Don't sell features, sell solutions to problems. They will only buy something
if they have a problem that your solution fills.

Good luck!

As an aside, how did the marketing guy get hired? Was it a consensus or a
unilateral decision? Either way if the guy is not bringing enough to the table
you need to measure the persons performance and hold them accountable. This is
not being a bad guy, it is simply holding them to the same standards that you
are held to. If you shipped out a product full of bugs or were late on every
milestone your partner would hold you accountable so you should not feel bad
about doing the reciprocal.

------
cmos
I found that by telling people outright that your the CTO and sole developer
let's you off the hook from having to actually try to sell them anything.
Often they will relax and actually have a real discussion with you about your
product.

Only salespeople should do a 'sales' pitch. Technical people are best off with
an 'innocent' reach out to talk about the product to see if they might be
interested in it (or just have constructive feedback). Tell them about your
product, what you find most applicable to their business, then do what sales
people don't often do.

Listen.

Then, at the very end, if they are interested, close with a prepared line
about a demo or ask if you could go over pricing or something. A good line is
"are you interested in being a customer of ours?". If they are interested
figure out ahead of time a commitment they can make that proves it. Perhaps
it's an opening order. Maybe it's a followup phone call to review a price
sheet you're about to email them. Define what a successful call is before you
make it as you don't want to be caught off guard and you want to have the
appropriate commitment for your industry and product.

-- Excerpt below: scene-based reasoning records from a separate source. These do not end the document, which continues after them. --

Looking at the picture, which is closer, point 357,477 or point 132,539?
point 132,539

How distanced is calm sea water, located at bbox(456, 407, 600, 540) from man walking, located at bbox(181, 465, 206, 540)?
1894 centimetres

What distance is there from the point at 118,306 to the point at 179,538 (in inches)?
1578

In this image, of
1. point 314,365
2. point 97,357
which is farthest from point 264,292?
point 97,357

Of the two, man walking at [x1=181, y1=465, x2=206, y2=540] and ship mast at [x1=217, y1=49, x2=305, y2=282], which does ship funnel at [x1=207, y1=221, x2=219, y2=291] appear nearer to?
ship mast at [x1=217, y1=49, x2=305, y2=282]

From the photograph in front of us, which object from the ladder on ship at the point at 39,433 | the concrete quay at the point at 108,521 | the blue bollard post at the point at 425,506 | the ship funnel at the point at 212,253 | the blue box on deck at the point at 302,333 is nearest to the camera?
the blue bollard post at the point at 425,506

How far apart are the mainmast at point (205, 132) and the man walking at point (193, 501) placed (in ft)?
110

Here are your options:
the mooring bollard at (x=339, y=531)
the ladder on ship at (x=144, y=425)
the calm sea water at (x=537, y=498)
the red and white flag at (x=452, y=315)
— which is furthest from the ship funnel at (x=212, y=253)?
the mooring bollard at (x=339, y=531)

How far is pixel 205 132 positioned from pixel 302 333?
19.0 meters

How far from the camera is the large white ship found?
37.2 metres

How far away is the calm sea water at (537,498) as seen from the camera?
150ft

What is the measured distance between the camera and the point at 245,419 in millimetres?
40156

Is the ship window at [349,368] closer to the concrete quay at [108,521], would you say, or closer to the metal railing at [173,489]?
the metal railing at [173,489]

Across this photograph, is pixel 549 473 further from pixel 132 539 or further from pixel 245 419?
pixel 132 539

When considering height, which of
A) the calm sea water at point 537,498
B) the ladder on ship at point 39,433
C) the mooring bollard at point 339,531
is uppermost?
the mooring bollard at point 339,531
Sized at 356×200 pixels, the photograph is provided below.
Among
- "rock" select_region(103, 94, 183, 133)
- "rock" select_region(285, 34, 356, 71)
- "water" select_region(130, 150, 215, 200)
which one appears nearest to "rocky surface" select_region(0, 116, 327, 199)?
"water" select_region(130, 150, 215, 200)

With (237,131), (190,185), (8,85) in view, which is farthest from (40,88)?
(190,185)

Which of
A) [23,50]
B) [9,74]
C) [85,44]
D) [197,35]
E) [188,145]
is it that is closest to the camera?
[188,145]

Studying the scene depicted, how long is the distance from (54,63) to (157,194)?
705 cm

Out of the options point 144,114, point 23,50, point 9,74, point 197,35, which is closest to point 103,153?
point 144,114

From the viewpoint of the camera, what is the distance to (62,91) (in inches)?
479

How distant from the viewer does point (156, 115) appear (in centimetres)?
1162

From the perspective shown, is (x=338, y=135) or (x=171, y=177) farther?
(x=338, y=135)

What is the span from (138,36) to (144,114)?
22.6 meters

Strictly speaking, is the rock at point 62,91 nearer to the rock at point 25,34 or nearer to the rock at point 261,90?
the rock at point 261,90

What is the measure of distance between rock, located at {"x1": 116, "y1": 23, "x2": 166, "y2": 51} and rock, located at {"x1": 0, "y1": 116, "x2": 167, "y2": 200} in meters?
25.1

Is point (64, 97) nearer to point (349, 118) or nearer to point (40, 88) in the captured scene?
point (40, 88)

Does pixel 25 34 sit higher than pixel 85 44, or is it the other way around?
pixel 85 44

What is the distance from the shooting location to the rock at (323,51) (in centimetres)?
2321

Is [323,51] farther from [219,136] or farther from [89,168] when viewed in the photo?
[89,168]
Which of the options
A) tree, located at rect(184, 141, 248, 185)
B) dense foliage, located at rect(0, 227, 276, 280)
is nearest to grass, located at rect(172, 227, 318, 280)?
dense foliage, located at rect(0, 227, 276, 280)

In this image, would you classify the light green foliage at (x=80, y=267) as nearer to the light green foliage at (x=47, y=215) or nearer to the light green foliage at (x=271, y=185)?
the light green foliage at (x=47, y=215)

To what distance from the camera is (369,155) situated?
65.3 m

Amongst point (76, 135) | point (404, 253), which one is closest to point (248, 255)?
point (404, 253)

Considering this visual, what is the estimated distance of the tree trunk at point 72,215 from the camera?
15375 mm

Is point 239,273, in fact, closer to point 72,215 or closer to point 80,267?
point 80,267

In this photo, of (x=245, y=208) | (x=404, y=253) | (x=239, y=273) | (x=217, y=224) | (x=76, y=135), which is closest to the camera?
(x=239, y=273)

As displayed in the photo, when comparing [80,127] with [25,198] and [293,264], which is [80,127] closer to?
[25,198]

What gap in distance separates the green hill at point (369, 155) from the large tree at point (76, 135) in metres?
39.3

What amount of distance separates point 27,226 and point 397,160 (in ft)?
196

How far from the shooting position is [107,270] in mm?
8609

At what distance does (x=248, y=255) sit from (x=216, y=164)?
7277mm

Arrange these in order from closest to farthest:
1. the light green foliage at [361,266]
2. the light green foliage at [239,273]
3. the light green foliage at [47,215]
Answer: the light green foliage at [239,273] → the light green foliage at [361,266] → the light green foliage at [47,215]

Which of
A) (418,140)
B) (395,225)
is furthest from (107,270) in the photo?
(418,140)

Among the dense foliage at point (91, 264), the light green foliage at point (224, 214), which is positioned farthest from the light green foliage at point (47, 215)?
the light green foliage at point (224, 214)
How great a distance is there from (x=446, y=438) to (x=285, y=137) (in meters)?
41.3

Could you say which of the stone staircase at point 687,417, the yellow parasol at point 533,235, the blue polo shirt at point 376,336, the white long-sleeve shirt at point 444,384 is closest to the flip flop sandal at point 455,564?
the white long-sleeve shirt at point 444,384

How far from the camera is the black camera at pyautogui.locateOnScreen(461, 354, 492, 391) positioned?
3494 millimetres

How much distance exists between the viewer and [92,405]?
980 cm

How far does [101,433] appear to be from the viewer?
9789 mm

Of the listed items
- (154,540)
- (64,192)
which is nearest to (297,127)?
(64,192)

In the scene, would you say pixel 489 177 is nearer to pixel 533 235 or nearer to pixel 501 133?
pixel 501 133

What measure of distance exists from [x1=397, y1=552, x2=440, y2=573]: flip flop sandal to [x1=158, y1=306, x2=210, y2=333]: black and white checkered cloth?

Some people just get so excited about an honest conversation with someone
knowledgeable about their business concerns they'll be your customer because
they believe in you first and your product second. But make sure they know
there is a price to this insider information in the form of a commitment or a
purchase order!

Another 'get out of jail card' is if they ask for something you aren't aware
of, like can they have longer terms or pay in a lump sum always say 'I'd have
to talk to a sales guy (or CEO) about that one'. Even if it's your final
decision, it gives you time to figure out if it's a good deal for you despite
our innate desire to say 'yes' to anything to close the sale.

------
shorbaji
Easier? Well, just do it and get over the first few rejections. Things I kept
in mind to make me feel better when I started in sales engineering are:- a)
every "no" gets you closer to your next "yes" b) some customers are out there
waiting for someone to come along and solve the problem you application solves
c) Expect low conversion rates, e.g. of 100 calls you make less than 10 may
accept a short meeting.

To make it better, a) prepare an elevator pitch to get you started b) make
sure you have quality leads - e.g. if your customer is the marketing manager,
don't pitch to HR or the secretary - make sure you have the right telephone
numbers c) be relevant. d) You are less likely to get an audience when you get
introduced through a "friend" so use social networking sites. LinkedIn was
particularly useful

Good luck

------
browser411
If possible, meet your prospects in person. Go to industry events, shows, etc.
Have a 20 sec pitch NAILED. Practice it incessantly on friends and family--
anyone should be able to "get it" no matter how technical the product. Tailor
it to their needs, not features. Make your goal to get an actual meeting with
someone. Prepare a very short written "pitch" presentation. Make it look good.

Rinse and repeat. As others said, let rejection fuel--not discourage--you.

------
joez
I agree with most of the things that have been said on the thread so far.
Especially listening. Here's a little more of classic salesman strategy and
something to practice. Give them two choices that work for you.

Example: When they say now is not a good time. Instead of asking, "Would next
week be a good time to discuss how we can help?" Ask, "What would be a better
time to discuss how we can help? Wednesday or Friday?" This way, instead of a
response of "No, I can't." You'll get an appointment.

I hated being a salesman but that was probably the one rule I learned and
actually kept. Always be closing. (someone had to say it)

Another thing I think you should try is up-selling your current customers.
Contact some customers that you've had interaction with (maybe exceptional
customer service) and see if you can get them to sell one of their peers on
your service and provide both of them a discount.

------
anamax
> The CEO is away for two weeks during which time the marketing manager had a
> telesales person come in for two days last week.

If they're not taking care of this sort of thing, what are they doing?

> I'd let them go if I could, but the long story is they are a friend of the
> CEO who doesn't have the heart to just tell them what to do.

The CEO's job is to make sure that the company succeeds.

Perhaps you should fire both of them.